Tempestade perfeita
foi como os serviços de meteorologia dos EUA designaram um fenômeno
ocorrido em outubro de 1991, quando condições de tempo incomuns
maximizaram a contundência de uma grande tempestade vinda do Atlântico
Leste; os ventos superaram a força de furacão, as ondas foram além dos 9
metros de altura.
O título original do filme que aqui se chamou Mar em Fúria (dirigido por Wolfgang Petersen e estrelado por George Clooney), The perfect storm,
popularizou mundialmente a expressão, significando um evento desastroso
resultante da sinergia de uma série de fatores adversos.
Segundo o cientista social Marcus André Melo, PhD pela Universidade
britânica de Sussex (cuja entrevista ao repórter Fernando Canzian, da Folha de S. Paulo, pode ser acessada aqui), é algo assim que se desenha para o Brasil em 2015:
"...há três elementos fundamentais em curso: políticas de austeridade, as pessoas indignadas com escândalos e um possível desdobramento disso nas ruas, como nas manifestações pró impeachment marcadas para o próximo dia 15 pelo país.
No caso de Dilma, isso deve se manifestar de forma muito intensa. Vai haver um descontentamento difuso colossal, mas sem um espaço institucional, as eleições, para a demonstração desse descontentamento. Mas existem as ruas.
Haverá manifestações, e se elas podem ou não levar ao impeachment, isso vai depender de surgirem evidências mais duras de implicação pessoal da presidente nos escândalos...
...o governo perdeu o controle político das duas casas no Congresso, na Câmara e no Senado. O partido de sustentação do governo, o PMDB, agora é quase um adversário".
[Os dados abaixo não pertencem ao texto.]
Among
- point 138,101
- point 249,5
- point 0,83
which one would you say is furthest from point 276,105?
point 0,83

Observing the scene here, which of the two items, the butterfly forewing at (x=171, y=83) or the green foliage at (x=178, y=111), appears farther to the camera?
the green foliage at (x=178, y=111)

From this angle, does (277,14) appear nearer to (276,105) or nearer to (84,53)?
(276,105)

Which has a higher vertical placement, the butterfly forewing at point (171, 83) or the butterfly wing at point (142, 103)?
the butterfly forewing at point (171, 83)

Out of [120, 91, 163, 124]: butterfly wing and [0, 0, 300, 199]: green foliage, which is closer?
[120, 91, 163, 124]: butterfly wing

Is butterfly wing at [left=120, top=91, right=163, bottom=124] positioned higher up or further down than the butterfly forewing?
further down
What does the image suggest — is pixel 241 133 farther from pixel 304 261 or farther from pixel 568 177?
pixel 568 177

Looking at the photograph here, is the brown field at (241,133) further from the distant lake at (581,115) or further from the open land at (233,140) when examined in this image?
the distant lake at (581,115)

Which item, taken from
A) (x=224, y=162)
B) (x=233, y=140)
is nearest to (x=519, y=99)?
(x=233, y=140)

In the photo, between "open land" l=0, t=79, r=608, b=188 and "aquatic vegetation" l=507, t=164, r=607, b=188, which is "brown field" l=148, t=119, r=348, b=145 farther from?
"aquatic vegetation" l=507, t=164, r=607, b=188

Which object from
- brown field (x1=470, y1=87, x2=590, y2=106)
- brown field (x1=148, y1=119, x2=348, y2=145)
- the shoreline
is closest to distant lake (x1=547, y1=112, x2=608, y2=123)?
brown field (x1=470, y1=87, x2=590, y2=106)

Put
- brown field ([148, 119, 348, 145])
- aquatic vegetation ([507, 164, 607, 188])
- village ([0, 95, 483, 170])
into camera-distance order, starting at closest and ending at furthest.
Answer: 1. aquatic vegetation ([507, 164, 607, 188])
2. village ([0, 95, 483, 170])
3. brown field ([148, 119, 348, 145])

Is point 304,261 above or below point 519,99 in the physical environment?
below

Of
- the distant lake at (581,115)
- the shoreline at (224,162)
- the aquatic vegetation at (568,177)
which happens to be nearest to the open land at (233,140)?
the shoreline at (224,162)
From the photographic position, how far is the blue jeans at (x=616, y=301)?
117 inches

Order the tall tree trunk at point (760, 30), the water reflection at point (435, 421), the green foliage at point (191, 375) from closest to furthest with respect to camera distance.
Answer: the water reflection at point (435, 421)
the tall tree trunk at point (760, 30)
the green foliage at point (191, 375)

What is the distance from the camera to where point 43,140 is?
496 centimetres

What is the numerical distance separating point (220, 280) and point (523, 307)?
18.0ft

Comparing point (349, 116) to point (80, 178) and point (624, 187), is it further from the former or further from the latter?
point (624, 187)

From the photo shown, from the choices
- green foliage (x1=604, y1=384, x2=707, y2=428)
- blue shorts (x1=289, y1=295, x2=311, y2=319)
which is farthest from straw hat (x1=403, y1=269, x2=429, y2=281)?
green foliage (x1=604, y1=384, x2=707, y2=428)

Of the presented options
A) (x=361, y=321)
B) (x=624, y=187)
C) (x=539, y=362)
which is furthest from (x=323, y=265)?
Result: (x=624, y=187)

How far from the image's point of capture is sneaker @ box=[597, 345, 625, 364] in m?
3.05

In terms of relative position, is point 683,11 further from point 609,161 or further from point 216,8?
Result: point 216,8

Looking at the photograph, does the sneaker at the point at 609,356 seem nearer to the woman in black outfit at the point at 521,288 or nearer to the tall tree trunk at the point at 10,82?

Resumindo: "É um cenário de tempestade política perfeita, com políticas de austeridade ceifando empregos, escândalos enormes e gente na rua".
Com exceção da nova postura adotada pelo PMDB a partir da eleição de
Eduardo Cunha para a presidência da Câmara, tudo isso era facilmente
previsível durante a campanha presidencial do ano passado, daí eu ter
vislumbrado uma oportunidade interessante quando Marina Silva despontou
com força na corrida eleitoral.
Era a chance de atravessarmos um período muito difícil com uma cara nova
(também pertencente ao campo da esquerda) no Palácio do Planalto, ao
invés de uma Dilma Rousseff desgastada pela longa permanência do PT no
poder, pelo mau primeiro governo e sem grandes metas para propor,
capazes de incutir esperança nos brasileiros.
A desconstrução de Marina com jogo sujo e propaganda enganosa, erro
crasso do PT que poderá ter consequências terríveis adiante, nos colocou
na direção da tempestade perfeita. E, como não adianta chorar sobre o
eleito derramado, temos agora é de refletir sobre como sairmos da
enrascada.
Até agora não caiu para Dilma e os grãos petistas a ficha de que a
política de conciliação de classes, estabelecida por Lula na década
passada, só teve sucesso devido a circunstâncias que não existem mais.
A conjuntura econômica internacional favorável permitiu que se
aumentasse um tantinho o quinhão do bolo destinado aos mais pobres, sem
que, com isto, fossem reduzidos os lucros do grande capital (o caso dos
modernos agiotas é emblemático: nunca antes neste país os bancos
ganharam tanto como entre 2002 e 2008!).
Agora é a fase das vacas magras, e só não vê quem não quer: por mais
agrados e concessões que o governo do PT faça ao poder econômico, nunca
serão suficientes para tê-lo como sustentáculo nos instantes dramáticos
que se avizinham. Tudo leva a crer que, pelo contrário, verá com bons
olhos o impedimento de Dilma, desde que não seja traumático a ponto de
prejudicar os negócios.
Daí eu ter proposto, no meu artigo dominical,
que o PT reassuma as abandonadas (para dizer o mínimo...) bandeiras de
esquerda, pois os que as seguem são os únicos contingentes com os quais
poderá contar no momento da decisão.
Os magnatas que o toleravam em troca da capitulação macroeconômica, os
políticos que comprou para "garantir a governabilidade" embora fossem
antípodas ideológicos e os coitadezas que nele votavam por causa do
Bolsa-Família de nada lhe servirão na hora H. Quem viver, verá.